I’ve done some searching in the Universidad de Cantabria‘s library looking for helping books for the Symbolic AI course of the Master Degree. I’ve found out and taken with me one which combines Fuzzy Symbolic and Genetic (sublcass of Evolutionary Computation) Artificial Intelligence to build Knowledge Base Systems.
Advances in Fuzzy Systems — Applications and Theory Vol. 19
Genetic Fuzzy Systems: Evolutionary Tuning and Learning of Fuzzy Knowledge Bases (Advances in Fuzzy Systems – Applications & Theory) (Paperback)
by Oscar Cordon (Author), Francisco Herrera (Author), (SCI2S University of Granada, Spain); Frank Hoffmann (Author) (Royal Institute of Technology, Stockholm), Luis Magdalena (Author) (Universidad Politécnica de Madrid, Spain)

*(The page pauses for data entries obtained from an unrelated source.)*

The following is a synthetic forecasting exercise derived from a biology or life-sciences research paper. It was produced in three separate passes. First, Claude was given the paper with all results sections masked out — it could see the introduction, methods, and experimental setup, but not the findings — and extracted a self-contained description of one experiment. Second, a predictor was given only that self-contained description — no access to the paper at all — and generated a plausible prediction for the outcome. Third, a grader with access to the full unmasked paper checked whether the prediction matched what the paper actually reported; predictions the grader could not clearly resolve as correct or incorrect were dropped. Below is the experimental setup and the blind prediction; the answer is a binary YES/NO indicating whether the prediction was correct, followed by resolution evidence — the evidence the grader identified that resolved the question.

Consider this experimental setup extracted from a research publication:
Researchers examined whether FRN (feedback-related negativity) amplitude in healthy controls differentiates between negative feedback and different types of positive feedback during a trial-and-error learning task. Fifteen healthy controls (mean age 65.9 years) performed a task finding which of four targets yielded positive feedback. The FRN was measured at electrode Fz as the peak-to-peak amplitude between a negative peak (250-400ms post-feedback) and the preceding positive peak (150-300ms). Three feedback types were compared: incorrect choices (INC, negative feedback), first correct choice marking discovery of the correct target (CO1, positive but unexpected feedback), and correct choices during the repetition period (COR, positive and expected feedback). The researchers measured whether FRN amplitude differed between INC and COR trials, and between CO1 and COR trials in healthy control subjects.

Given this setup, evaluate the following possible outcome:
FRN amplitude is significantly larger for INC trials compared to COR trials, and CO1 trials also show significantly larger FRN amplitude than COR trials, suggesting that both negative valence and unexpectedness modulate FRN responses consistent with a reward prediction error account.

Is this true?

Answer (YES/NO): YES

“Nowadays, one of the most important areas of application of fuzzy set theory as developed by Zadeh (1965) are fuzzy rule-based systems (FRBSs)…”
World Scientific Publishing Co. Pte. Ltd.
In recent years, a great number of publications have explored the use of genetic algorithms as a tool for designing fuzzy systems. Genetic Fuzzy Systems explores and discusses the symbiosis of evolutionary computation and fuzzy logic.
The book summarizes and analyses the novel field of genetic fuzzy systems, paying special attention to the genetic algorithms that adapt and learn the knowledge base of a fuzzy-rule-based system. It introduces the general concepts, foundations and design principles of genetic fuzzy systems (Chapters 1, 2 and 3) and covers the topic of genetic tuning of fuzzy systems (Chapter 4) It also introduces three fundamental approaches to genetic learning processes (Chapter 5) in fuzzy systems: the Michigan (Chapter 6), Pittsburgh (Chapter 7) and Iterative-leaning methods (Chapter 8) Finally, it explores hybrid genetic fuzzy systems such as genetic fuzzy clustering or genetic neuro-fuzzy systems (Chapter 10) and describes a number of applications from different areas (Chapter 11 pp. 375-424: Classification in medical domain, System Modelling, Control Systems and Robotics)
Genetic Fuzzy Sysmtems represents a comprehensive treatise on the design of fuzzy-rule-based systems using genetic algorithms, both from a theoretical and a a practical perspective. It is a valuable compendium for scientists and engineers concerned with research and applications in the domain of fuzzy systems and genetic algorithms.
The authors of the University of Granada (SCI2S – Soft Computing and Intelligent Information Systems) have developed a software called KEEL (Knowledge Extraction Based on Evolutionary Learning) which might be useful in combination withe book and for the course of data mining.